Char-Koosta News

The Official Publication of the Flathead Nation online

Lead-poisoned Trumpeter Swan found

PABLO - The Tribal Wildlife Management Program staff received an injured Trumpeter Swan that came from east of Charlo last week. The swan was a cygnet that hatched this year in the Charlo area. The bird's parents were likely swans released as part of the Tribes' Trumpeter Swan Reintroduction Project.

Tribal Game Wardens were called about the Swan that had a couple of small puncture wounds on its torso. A local veterinarian x-rayed the bird and discovered several pieces of shotgun shot in its gizzard.

The swan also exhibited some symptoms of lead poisoning. A bird with lead poisoning can have physical and behavioral changes, including loss of balance, gasping, tremors, and an impaired ability to fly. The weakened bird is then more vulnerable to predators, or it may have trouble feeding, mating, nesting, and caring for its young. It becomes emaciated and nearly always dies within two or three weeks after ingesting the lead.

Lead is a toxic metal that, in sufficient quantities, has adverse affects on the nervous system and reproductive systems of mammals and birds. This metal, found in most fishing sinkers and some shot is often involved in poisoning wildlife such as trumpeter swans, loons, ducks, geese and eagles.

"Only federally approved non-toxic shot is legal to hunt migratory waterfowl and upland game birds on the Flathead Indian Reservation. This regulatory change has been in effect for nearly twenty years." said Dale Becker, Tribal Wildlife Program Manager.

When lead sinkers are lost through broken line or carelessly discarded into the water or when lead shot sinks into ponds, waterfowl such as swans, loons, ducks and geese inadvertently ingest them. Birds can then swallow lead when they scoop up small pebbles from the bottom of wetlands. Others birds, such as eagles, ingest lead by eating waterfowl or fish which have swallowed lead sinkers or lead shot.
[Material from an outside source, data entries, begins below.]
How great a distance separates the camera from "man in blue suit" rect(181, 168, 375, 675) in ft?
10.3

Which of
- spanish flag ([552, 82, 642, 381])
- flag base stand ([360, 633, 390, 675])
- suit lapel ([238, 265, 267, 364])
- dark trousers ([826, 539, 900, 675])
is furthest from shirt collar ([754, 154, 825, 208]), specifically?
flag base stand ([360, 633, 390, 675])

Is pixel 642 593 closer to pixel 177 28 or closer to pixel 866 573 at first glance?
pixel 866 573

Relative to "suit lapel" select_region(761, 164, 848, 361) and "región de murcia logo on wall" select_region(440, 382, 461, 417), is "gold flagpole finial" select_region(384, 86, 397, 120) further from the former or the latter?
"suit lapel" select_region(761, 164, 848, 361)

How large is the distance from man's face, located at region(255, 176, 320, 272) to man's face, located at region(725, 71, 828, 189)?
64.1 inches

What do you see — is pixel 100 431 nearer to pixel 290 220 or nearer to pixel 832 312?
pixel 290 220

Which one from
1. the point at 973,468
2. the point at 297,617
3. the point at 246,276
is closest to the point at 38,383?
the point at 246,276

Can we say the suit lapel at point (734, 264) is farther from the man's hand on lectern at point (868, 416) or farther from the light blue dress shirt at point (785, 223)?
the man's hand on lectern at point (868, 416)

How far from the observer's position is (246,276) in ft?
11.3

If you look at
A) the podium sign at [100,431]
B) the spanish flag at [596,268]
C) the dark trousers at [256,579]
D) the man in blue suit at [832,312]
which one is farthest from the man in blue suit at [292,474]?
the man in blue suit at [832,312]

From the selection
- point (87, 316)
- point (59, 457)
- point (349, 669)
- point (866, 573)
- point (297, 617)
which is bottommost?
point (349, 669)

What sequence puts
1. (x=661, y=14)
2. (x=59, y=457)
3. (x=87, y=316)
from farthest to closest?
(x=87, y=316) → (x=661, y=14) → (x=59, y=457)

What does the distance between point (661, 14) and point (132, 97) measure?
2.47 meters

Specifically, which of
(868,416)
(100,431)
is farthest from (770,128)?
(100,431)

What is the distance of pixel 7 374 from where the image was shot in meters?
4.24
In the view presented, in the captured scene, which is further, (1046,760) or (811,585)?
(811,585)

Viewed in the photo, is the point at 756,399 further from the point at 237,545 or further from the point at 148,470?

Wildlife Biologists say that lead poisoning does not have to happen. Sinkers and shot don't have to be made of lead. Ecologically sound and inexpensive alternatives are locally available.

Becker stated, "Waterfowl and pheasant hunters have switched to non-toxic shot types to help wildlife managers address the lead poisoning issue, but old lead shot is still present in the subsurface soils of most wetland basins, and most fishing lures and weights are still made of lead."